◆ DIRECTIVE
Copy the stretch of the passage on Pembroke College from "There are many" through "with Girton College.", substituting "drama club" for "dramatic society".

◆ DOCUMENT
Pembroke College has both graduate and undergraduate students, termed Valencians, after the college's original name, and its recreational rooms named as "parlours" rather than the more standard "combination room". The undergraduate student body is represented by the Junior Parlour Committee (JPC). The graduate community is represented by the Graduate Parlour Committee (GPC). In March 2016, the Junior Parlour Committee was featured in national newspapers after it cancelled the theme of an "Around The World in 80 Days" dance party.

There are many sports and societies organised by members of the college. Amongst the most established are Pembroke College Boat Club and the Pembroke Players, the college's dramatic society which has been made famous by alumni including Peter Cook, Eric Idle, Tim Brooke-Taylor, Clive James and Bill Oddie, and is now in its 67th year. Pembroke College Association Football Club (PCAFC) and Women's Association Football Club (PCWAFC) compete separately in collegiate competitions. Chrembroke Hockey Club (PCHC) compete jointly with Christ's College, and Pirton RUFC, the rugby union team, are merged with Girton College.

◆ DATA SECTION

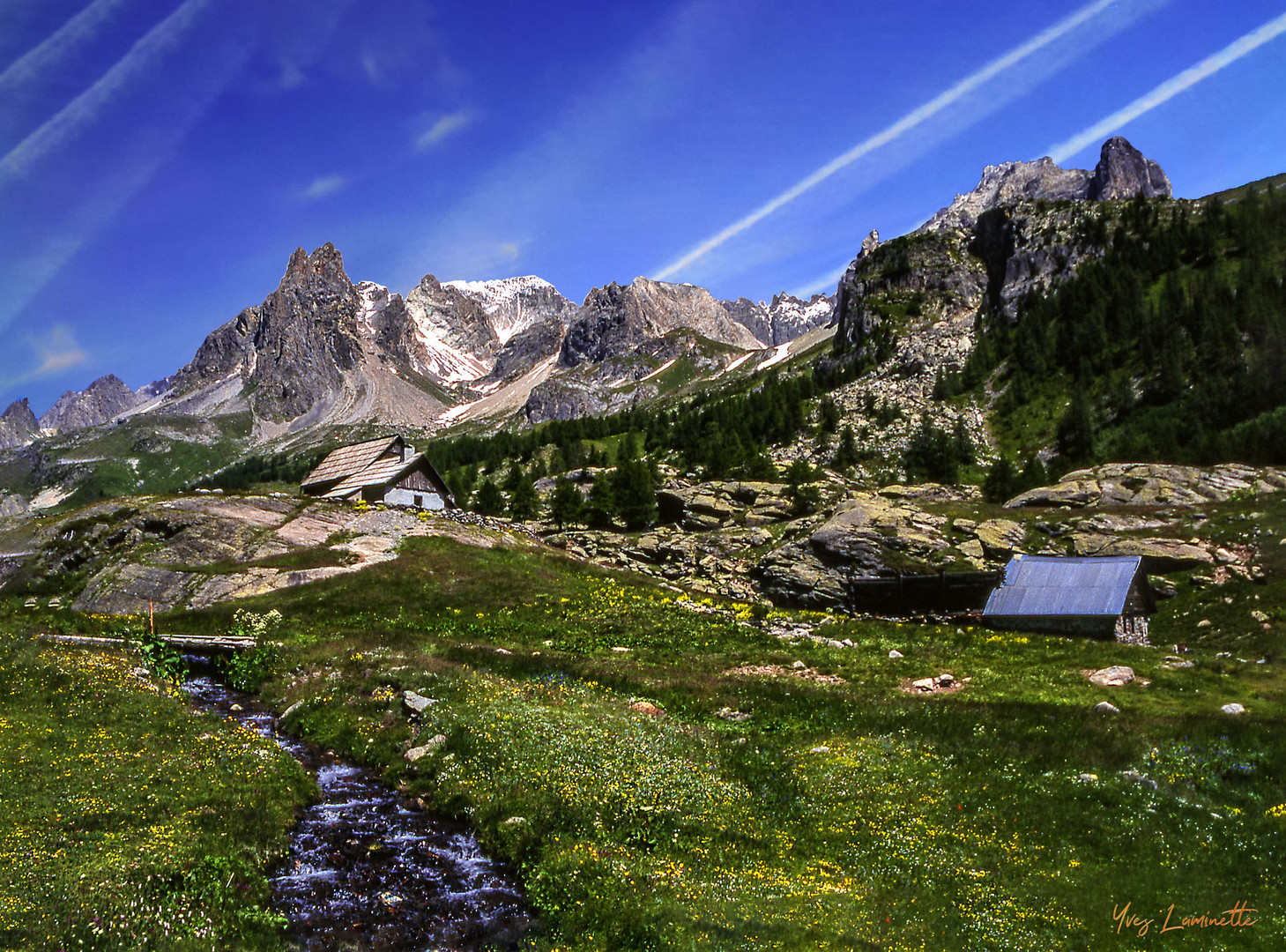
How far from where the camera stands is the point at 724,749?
22.4 m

◆ ANSWER TO THE PROBLEM
There are many sports and societies organised by members of the college. Amongst the most established are Pembroke College Boat Club and the Pembroke Players, the college's drama club which has been made famous by alumni including Peter Cook, Eric Idle, Tim Brooke-Taylor, Clive James and Bill Oddie, and is now in its 67th year. Pembroke College Association Football Club (PCAFC) and Women's Association Football Club (PCWAFC) compete separately in collegiate competitions. Chrembroke Hockey Club (PCHC) compete jointly with Christ's College, and Pirton RUFC, the rugby union team, are merged with Girton College.